Voice-mail systems and phone rooms tend to have less security than other sensitive areas in companies, and the four-digit personal information numbers that guard access to users' messages can be easily cracked.
"My guess is that this info was obtained simply by guessing [Wayman's] password," said Todd Tucker, director of security and architecture at Pentasafe Security Technologies in Houston.
The San Jose (Calif.) Mercury News reported it received the voice-mail message, in which Fiorina told Wayman she was worried about the outcome of the March 19 proxy vote on the HP-Compaq merger, from an anonymous caller. HP has had little to say about the incident except that the message was genuine and that it takes the dissemination of private company communications quite seriously.
But Tucker and others think HP has learned a lesson all companies should take to heart.
"I think the biggest thing is that we continue to have wake-up calls on how security and privacy need to be addressed, and this is definitely a wake-up call," said Rick Shaw, president of CorpNet Security in Lincoln, Nebraska. "Companies do not always cover their voice-mail systems with the same critical level that they would the networks. The bottom line is, ever since we started digitizing voice mail, it is just another file sitting on a server."

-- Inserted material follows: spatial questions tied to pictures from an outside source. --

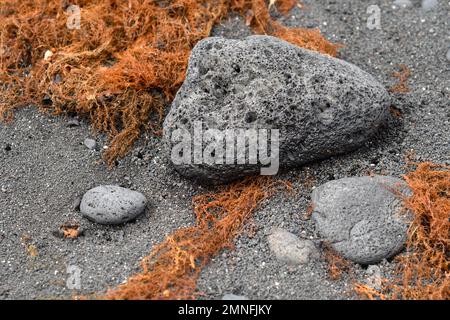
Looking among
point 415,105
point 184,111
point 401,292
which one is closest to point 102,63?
point 184,111

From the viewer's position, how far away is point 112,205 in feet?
11.6

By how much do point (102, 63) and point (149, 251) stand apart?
1.43 metres

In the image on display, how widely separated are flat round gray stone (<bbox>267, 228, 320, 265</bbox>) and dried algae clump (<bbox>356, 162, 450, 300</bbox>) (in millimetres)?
287

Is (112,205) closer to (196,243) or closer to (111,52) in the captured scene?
(196,243)

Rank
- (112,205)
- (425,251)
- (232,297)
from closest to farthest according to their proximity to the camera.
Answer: (232,297) → (425,251) → (112,205)

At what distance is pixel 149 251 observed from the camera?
11.3 feet

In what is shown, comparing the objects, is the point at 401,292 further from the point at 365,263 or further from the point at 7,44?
the point at 7,44

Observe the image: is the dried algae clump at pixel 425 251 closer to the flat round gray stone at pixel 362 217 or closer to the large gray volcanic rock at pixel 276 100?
the flat round gray stone at pixel 362 217

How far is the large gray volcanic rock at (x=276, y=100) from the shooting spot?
3.53 meters

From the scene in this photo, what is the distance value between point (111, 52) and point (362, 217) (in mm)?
1964

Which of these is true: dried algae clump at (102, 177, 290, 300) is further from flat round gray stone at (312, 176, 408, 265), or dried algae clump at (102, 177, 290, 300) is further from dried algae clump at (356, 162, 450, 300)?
dried algae clump at (356, 162, 450, 300)

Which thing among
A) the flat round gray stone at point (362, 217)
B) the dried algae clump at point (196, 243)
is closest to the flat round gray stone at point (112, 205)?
the dried algae clump at point (196, 243)

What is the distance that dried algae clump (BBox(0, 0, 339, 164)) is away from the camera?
406cm

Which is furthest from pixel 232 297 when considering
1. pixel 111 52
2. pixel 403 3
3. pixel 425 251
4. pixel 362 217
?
pixel 403 3
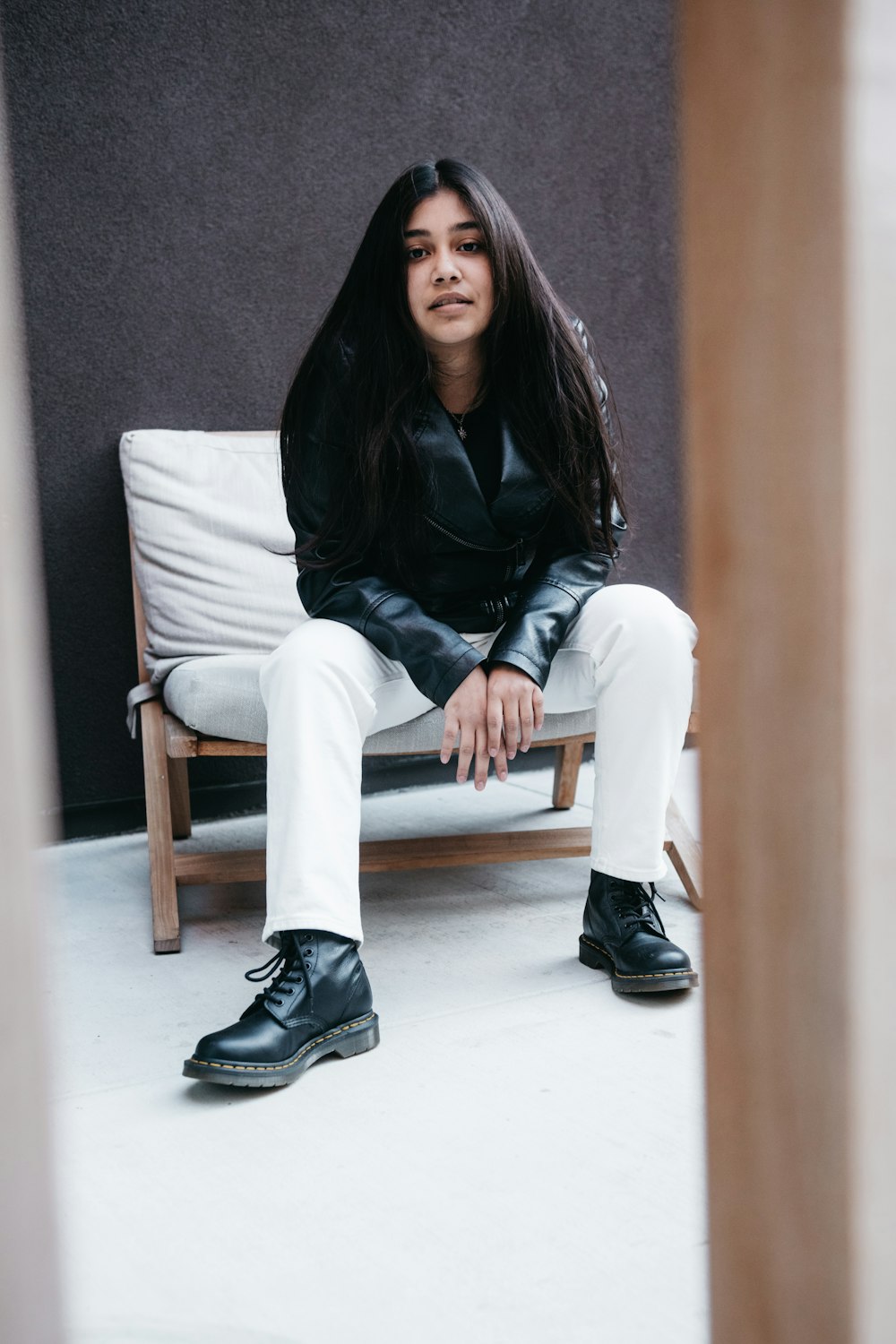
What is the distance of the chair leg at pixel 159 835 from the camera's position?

As such, Shaw said that anyone who can access that server can listen to whatever voice-mail messages are there. He said it isn't "that difficult" to go looking around on voice-mail servers and poking into different files to see what's vulnerable.
If the intruder finds something interesting, downloading that information and spreading it to the rest of the world is even easier, Shaw said.
Customize for Security
Another way companies leave themselves vulnerable is that they use systems "right out of the box" without configuring them for added security, said David Losen, director of secure systems at Sergeant Laboratories in La Crosse, Wisconsin.
"If you do it right out of the box and think you are good to go, then you probably aren't," Losen said. He noted that it also depends on what kind of system companies use for voice mail, as some systems are just "wide open" to attack.
There is also a human element at play, Tucker said. People tend to forget about security or not think about security when they send e-mail messages or leave voice-mail messages containing sensitive data.
"They are unaware of the potential impact to either them or their company, and they underestimate the threat," Tucker said. "I doubt Carly Fiorina would have expected this kind of a backlash just from leaving a voice mail with someone."
On the other side of the equation is the fact that people can overestimate security measures that their colleagues, contractors, and customers put in place, and they often believe that those measures are as good or better than their own.
"You have to be extremely careful when sharing information with any other person or party, because you never know what level of security they have over their information," Tucker said.